One of the wildest claims I’ve heard (and seen) is that sitting semi-sideways (3/4 angle) on a Leg Press machine, and doing single leg Leg Presses from that angle - supposedly works the outer sweep of the quads.  Wow.  That’s like believing that if you face north, while doing squats, you’ll work one part of the quad - and if you face south, you’ll work a different part of the quad.  Is it not obvious (when observing someone doing “sideways single-leg Leg Presses”) that the knee is doing the exact same thing as it would during a regular Leg Press?

Which Changes Matter

When we work our pecs, we most definitely can cause more emphasis to be placed on the upper portion with one exercise, and another portion with another exercise.  But this is because our shoulder joint moves in more than one direction.  For upper pecs, we move the shoulder joint in an inward / upward direction (parallel to the upper pectoral fibers).  For lower pecs, we move the shoulder joint in an inward / downward direction (again, parallel to the lower pectoral fibers).  But the knee does not do what the shoulder joint does.  It only bends one way.
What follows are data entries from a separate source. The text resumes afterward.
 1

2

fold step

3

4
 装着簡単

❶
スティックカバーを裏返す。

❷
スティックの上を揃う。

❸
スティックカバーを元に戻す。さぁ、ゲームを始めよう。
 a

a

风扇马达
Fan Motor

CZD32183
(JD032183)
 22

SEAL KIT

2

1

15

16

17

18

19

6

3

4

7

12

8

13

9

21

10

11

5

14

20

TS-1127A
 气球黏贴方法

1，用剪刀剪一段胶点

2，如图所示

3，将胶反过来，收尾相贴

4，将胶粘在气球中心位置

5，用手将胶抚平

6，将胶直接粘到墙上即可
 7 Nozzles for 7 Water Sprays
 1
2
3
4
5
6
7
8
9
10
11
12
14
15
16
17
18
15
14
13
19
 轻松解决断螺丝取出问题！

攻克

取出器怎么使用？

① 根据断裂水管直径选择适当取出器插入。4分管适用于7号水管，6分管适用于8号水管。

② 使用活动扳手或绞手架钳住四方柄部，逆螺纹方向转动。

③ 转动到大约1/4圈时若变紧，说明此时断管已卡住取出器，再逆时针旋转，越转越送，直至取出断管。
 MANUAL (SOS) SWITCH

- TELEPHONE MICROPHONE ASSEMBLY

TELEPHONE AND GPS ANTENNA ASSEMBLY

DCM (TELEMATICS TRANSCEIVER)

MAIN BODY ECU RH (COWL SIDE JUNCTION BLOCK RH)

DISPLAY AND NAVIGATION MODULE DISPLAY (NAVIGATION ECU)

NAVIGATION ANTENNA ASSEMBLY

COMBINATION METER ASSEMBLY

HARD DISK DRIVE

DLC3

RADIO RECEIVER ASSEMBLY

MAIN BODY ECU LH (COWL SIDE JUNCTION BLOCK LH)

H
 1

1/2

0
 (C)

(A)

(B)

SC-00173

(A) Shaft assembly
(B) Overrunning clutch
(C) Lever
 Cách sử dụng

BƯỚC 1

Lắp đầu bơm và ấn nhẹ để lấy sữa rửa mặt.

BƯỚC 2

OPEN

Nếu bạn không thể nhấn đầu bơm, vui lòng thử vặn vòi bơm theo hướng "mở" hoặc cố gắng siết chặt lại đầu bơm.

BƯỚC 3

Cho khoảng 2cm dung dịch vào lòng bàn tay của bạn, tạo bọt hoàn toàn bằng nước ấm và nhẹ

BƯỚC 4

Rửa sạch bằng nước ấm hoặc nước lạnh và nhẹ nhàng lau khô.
The primary “variation” we should strive for, when working our quads (or any muscle), is variations in the Resistance Curve.  These are the “increases” and “decreases” in resistance, throughout the range of motion.  For example, when we do Leg Extensions, we find that when the knees lock out (quads fully contracted), we still have an opposing resistance against our lower leg.  When we perform squats, we don’t.  Instead, we have a resistance that increases as we go lower into the squat position, and diminishes as we get to the top.  When we’re standing (during a squat) we have zero resistance against our lower legs - even though we’re in the same “knee straight” position that gave us considerable resistance during a Leg Extension.

These variations are good, in that they provide added stimulation to the muscle.  But they don’t change the shape of a muscle.  Except for pectorals and the traps (both being “fan shaped” muscle, with muscle fibers situated at various angles, and a joint that allows variation of movement), muscle shape cannot be altered.  Muscle size can certainly be altered.  But the basic shape of a muscle is determined by genetics.

The Wrap Up

Never mind trying to change the shape of your quads.  Just work them, regularly and with good intensity, and they’ll develop the way your genetics pre-determined.  Assuming you have no knee problems, do a variety of exercises, including Squats, Leg Presses, Hack Squats and Leg Extensions.  The entire quadriceps will work when doing all of these, but the differences in the angle at which the resistance crosses the lower leg lever, will positively effect the growth of your quads.